For each user-typed message and each assistant invocation in the analysis window:

  1. Group assistant records by message.id in the order they first appear. Within a group, walk content blocks in document order.
  2. Filter content blocks by type:
    • text blocks contribute to prose (turns[].content, output, single-turn assistant response).
    • tool_use blocks contribute to toolCalls[] (see below).

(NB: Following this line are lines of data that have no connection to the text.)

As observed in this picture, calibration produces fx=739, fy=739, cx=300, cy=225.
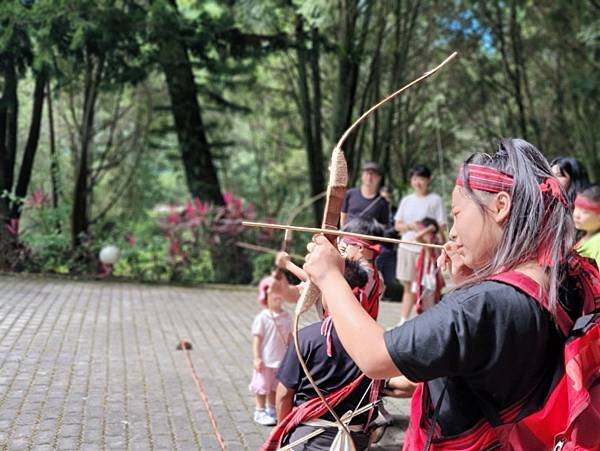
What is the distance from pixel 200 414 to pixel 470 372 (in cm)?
422

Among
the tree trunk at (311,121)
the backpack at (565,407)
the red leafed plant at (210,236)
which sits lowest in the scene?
the red leafed plant at (210,236)

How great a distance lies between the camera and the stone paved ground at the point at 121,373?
520cm

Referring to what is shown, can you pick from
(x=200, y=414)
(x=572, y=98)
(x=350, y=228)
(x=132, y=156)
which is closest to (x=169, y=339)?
(x=200, y=414)

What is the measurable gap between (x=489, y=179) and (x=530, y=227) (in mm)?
170

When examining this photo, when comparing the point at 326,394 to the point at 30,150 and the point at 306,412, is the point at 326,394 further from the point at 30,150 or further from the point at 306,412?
the point at 30,150

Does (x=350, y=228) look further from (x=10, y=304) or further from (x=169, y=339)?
(x=10, y=304)

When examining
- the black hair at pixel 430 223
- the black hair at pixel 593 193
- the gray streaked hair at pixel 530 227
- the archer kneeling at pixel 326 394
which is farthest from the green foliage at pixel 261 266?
the gray streaked hair at pixel 530 227

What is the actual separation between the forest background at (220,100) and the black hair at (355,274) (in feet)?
30.4

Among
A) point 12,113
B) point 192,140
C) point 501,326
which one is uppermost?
point 12,113

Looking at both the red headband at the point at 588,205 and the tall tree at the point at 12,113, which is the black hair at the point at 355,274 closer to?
the red headband at the point at 588,205

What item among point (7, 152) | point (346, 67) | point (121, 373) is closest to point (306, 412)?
point (121, 373)

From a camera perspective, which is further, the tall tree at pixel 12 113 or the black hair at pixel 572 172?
the tall tree at pixel 12 113

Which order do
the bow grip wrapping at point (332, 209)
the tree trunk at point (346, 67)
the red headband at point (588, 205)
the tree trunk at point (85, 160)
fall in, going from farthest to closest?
the tree trunk at point (346, 67)
the tree trunk at point (85, 160)
the red headband at point (588, 205)
the bow grip wrapping at point (332, 209)

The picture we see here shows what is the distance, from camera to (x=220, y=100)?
16.4 metres
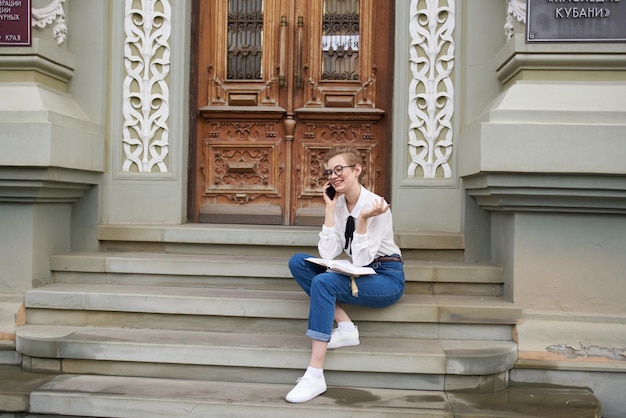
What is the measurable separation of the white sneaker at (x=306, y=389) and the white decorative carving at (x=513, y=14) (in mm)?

Their input field is the verbatim args dict.
    • thinking blocks are excluded entirely. They have a signature: field that must never appear in the package.
  3. Sum token usage from one record per message.id (first-write-wins, since usage repeats):
    • promptTokensusage.input_tokens + usage.cache_creation_input_tokens + usage.cache_read_input_tokens summed across unique msg.id values.
    • completionTokensusage.output_tokens summed across unique msg.id values.
    • Cache tokens fold into promptTokens per the package convention; do not surface them as a separate field.

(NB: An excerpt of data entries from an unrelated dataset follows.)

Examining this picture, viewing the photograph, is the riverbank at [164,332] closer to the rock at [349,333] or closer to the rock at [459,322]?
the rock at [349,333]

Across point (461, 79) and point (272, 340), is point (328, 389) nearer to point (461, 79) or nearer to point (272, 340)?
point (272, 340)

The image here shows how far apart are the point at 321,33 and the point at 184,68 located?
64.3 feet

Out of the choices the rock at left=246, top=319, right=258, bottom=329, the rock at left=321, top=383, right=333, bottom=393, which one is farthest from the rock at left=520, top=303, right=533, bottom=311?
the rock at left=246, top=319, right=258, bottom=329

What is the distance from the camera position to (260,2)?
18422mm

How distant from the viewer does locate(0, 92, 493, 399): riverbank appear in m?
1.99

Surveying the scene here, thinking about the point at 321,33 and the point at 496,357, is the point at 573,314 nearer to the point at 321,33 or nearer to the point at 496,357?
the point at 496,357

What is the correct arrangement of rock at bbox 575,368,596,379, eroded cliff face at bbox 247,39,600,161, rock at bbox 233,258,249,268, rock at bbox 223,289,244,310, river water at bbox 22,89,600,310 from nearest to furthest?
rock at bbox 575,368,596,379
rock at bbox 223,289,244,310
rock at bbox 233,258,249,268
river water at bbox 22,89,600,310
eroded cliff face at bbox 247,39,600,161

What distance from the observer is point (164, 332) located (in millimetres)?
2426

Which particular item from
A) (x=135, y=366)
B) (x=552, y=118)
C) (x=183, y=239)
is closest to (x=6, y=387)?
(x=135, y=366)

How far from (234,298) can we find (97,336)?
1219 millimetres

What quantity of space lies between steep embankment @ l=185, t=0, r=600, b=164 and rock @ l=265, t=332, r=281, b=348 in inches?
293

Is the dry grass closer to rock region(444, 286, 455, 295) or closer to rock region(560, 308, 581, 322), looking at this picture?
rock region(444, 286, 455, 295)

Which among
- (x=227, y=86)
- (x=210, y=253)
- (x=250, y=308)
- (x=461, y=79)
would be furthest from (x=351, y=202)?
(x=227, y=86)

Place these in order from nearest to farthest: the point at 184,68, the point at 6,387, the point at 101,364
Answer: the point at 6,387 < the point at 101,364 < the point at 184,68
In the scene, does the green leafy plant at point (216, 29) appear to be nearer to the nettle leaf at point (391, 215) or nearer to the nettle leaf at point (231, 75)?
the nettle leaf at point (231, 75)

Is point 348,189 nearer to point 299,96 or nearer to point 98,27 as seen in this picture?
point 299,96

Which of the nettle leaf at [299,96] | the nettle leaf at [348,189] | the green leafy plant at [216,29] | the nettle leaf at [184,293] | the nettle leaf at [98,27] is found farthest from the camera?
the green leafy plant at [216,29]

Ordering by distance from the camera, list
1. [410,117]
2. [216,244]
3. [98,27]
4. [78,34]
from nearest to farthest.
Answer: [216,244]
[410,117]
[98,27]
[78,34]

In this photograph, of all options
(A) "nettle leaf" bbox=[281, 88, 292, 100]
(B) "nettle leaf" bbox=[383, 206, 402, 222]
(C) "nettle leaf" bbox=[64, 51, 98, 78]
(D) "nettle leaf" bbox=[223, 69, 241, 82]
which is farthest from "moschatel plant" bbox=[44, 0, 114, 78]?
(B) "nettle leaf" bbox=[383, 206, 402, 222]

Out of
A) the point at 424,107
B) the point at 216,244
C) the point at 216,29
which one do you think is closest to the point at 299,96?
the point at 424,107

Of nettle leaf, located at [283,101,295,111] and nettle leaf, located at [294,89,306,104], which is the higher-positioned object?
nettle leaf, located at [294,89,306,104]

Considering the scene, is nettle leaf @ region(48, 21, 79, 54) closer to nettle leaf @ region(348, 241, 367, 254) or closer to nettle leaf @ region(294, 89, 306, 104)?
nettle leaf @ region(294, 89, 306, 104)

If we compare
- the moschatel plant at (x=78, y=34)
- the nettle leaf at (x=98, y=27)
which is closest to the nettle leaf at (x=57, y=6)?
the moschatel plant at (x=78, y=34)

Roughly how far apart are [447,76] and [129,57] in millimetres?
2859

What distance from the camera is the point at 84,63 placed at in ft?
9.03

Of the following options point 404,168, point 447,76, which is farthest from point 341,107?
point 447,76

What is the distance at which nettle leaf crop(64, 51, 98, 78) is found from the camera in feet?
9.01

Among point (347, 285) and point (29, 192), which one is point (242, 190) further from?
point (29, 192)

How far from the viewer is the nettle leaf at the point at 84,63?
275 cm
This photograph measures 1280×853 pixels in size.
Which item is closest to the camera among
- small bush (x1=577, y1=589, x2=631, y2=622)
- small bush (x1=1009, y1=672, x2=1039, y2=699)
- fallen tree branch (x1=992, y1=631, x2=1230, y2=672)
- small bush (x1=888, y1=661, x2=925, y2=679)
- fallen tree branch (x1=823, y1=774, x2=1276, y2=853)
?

A short Python helper that reads the JSONL and emits the parsed-and-deduped structures is the cleanest way to assemble the payload. The builder pattern is fine for that reader and for the toolCalls[]/metadata wrapper. Do not construct prompt, output, or turns[].content from Python string literals you typed in this conversation — read them out of the JSONL records.

Inputs to assemble

You are assembling a JSON payload that you will pass to the bundled publish.py script. Gather the following. Ask for any you cannot infer rather than guessing.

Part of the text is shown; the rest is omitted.